··· Record list

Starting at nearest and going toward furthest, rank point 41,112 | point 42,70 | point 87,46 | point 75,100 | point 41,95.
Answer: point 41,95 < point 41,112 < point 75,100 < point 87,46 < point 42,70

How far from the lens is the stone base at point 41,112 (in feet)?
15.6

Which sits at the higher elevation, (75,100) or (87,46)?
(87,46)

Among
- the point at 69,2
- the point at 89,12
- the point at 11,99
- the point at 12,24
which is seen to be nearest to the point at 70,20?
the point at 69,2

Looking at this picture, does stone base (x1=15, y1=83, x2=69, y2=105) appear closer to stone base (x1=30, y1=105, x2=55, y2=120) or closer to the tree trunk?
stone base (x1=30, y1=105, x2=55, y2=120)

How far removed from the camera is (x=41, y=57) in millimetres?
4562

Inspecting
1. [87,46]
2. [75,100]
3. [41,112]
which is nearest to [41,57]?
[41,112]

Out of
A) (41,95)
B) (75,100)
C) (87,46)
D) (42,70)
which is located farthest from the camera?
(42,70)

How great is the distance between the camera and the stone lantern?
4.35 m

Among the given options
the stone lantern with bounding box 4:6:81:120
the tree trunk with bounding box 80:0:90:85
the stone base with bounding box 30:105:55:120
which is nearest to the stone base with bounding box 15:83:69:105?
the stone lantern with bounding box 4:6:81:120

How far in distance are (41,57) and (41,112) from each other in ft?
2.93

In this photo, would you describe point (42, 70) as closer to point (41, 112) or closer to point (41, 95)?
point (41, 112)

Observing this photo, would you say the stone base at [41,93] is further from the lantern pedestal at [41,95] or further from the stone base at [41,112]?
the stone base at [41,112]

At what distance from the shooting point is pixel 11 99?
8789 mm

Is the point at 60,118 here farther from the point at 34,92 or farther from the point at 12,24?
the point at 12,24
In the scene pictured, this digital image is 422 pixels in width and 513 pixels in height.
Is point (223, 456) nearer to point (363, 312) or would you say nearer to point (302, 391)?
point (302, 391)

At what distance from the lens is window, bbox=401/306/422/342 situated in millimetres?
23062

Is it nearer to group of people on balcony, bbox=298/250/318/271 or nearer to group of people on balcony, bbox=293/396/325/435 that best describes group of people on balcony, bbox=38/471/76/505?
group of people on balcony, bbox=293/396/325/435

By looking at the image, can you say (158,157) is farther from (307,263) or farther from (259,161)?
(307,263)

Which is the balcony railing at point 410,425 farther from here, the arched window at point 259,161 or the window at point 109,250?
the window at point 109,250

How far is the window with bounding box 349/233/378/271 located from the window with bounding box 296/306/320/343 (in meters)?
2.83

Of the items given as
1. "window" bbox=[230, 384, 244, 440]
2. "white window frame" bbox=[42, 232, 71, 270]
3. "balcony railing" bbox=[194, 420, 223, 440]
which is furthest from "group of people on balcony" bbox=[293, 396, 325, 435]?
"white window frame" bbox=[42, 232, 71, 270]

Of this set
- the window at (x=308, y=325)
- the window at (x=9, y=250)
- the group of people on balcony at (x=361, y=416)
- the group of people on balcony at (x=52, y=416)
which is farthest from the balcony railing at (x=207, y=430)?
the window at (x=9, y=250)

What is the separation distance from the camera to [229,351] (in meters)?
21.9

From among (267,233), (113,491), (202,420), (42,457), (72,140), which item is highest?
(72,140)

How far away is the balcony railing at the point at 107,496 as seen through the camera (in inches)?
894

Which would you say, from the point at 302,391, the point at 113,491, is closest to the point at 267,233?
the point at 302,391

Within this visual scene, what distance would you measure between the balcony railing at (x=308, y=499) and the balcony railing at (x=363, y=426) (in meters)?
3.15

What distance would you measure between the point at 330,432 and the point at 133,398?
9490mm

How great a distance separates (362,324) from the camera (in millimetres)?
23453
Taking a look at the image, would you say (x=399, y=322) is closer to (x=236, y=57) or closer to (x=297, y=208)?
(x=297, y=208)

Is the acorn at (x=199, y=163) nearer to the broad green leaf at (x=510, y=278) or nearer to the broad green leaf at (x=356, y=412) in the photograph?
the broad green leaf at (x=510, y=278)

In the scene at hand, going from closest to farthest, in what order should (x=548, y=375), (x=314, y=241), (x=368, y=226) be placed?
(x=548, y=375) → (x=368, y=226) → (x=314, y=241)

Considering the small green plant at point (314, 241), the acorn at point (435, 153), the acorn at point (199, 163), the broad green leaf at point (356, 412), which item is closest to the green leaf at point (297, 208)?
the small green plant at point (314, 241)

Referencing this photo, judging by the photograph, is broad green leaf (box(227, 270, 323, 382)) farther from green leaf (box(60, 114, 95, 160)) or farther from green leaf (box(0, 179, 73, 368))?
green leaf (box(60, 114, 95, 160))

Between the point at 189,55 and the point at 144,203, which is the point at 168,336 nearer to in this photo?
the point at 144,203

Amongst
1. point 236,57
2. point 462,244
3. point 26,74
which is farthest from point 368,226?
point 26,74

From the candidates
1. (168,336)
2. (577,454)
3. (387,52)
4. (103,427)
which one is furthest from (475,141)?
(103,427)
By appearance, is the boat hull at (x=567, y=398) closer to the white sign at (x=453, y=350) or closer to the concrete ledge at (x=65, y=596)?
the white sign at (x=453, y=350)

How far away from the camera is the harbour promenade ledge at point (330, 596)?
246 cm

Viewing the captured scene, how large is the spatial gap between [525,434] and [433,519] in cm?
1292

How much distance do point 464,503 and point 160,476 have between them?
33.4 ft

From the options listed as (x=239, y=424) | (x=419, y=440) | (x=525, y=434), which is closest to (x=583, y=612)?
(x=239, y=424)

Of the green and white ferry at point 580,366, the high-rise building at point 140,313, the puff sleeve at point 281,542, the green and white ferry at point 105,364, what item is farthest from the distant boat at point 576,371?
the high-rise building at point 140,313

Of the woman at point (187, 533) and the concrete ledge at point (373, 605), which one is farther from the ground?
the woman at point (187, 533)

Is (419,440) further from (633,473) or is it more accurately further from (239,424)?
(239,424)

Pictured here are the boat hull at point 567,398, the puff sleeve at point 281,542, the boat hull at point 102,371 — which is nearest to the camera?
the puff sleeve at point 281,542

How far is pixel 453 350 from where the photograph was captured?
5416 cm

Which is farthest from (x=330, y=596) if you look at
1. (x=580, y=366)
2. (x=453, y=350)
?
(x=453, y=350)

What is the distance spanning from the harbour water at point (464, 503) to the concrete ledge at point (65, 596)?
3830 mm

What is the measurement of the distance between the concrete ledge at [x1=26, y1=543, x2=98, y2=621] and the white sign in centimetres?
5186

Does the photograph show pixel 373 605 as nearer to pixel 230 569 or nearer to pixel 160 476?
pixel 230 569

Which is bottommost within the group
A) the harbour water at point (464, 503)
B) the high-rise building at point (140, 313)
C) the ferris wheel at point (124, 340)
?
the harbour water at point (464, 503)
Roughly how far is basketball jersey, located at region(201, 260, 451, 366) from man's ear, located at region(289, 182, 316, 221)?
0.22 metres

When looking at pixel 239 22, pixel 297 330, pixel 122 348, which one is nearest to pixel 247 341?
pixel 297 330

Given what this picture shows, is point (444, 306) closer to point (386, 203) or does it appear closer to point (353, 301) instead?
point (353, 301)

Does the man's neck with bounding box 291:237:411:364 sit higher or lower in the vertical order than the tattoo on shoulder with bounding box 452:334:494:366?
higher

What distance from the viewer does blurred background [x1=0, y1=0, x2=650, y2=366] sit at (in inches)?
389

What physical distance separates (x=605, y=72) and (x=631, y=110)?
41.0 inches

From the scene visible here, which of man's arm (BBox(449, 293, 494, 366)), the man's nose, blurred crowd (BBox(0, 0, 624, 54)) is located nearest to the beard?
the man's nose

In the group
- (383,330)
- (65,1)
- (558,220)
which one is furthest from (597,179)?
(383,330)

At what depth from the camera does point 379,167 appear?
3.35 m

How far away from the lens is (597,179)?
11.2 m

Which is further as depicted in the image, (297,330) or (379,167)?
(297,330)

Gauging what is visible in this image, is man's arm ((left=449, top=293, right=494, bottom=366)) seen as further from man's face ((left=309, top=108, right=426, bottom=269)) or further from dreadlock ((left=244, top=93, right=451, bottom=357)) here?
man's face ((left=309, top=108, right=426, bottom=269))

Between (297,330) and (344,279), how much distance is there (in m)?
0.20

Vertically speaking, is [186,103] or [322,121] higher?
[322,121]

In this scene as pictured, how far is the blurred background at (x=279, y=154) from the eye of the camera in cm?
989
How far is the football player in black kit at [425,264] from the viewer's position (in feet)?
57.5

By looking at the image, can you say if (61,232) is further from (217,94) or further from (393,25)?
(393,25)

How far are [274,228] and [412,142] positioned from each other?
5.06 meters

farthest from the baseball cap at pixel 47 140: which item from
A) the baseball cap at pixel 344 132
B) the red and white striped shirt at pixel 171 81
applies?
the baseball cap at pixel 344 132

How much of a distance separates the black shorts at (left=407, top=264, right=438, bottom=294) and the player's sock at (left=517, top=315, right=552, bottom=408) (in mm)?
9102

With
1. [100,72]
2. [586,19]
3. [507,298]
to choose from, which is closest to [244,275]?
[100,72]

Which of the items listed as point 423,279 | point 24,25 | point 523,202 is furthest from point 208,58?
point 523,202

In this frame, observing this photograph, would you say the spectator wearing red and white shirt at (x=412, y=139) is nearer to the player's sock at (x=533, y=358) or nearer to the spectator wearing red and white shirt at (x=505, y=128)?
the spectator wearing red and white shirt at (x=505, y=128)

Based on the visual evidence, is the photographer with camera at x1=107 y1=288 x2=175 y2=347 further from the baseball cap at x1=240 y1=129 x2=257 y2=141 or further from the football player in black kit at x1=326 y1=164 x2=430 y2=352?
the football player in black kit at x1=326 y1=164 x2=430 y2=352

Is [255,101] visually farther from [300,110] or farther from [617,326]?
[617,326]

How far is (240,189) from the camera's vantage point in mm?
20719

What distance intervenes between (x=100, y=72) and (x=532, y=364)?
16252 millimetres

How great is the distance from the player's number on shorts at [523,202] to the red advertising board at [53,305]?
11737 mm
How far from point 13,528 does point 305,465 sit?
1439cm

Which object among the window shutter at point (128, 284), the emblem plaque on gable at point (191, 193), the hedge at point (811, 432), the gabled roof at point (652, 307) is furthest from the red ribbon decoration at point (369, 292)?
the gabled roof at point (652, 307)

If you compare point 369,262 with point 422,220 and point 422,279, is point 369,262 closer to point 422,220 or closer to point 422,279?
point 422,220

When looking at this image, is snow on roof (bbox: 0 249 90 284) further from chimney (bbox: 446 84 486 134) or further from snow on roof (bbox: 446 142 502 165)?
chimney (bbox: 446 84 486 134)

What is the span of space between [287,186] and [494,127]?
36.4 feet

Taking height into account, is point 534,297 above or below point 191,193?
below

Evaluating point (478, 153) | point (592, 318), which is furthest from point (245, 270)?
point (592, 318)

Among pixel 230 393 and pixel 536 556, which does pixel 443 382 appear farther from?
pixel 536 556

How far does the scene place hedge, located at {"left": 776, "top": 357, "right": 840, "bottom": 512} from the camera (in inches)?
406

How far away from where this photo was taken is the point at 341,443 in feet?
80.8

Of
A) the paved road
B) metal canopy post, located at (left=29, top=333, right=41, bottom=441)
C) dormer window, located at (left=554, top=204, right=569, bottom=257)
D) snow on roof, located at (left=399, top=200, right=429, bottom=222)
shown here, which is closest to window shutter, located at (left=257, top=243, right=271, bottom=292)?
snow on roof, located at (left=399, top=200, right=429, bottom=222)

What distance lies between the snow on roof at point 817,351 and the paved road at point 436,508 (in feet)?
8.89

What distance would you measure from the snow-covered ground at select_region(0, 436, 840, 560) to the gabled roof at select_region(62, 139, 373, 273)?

······

Work required: Return exactly the lines of the data, and only those, from the line with "What distance lies" through the last line, inclusive.

Answer to the task:
What distance lies between the snow on roof at point 817,351 and the paved road at point 436,508 (in feet)?
8.89

What distance would you measure from the snow-covered ground at select_region(0, 436, 840, 560) to the gabled roof at select_region(62, 139, 373, 273)?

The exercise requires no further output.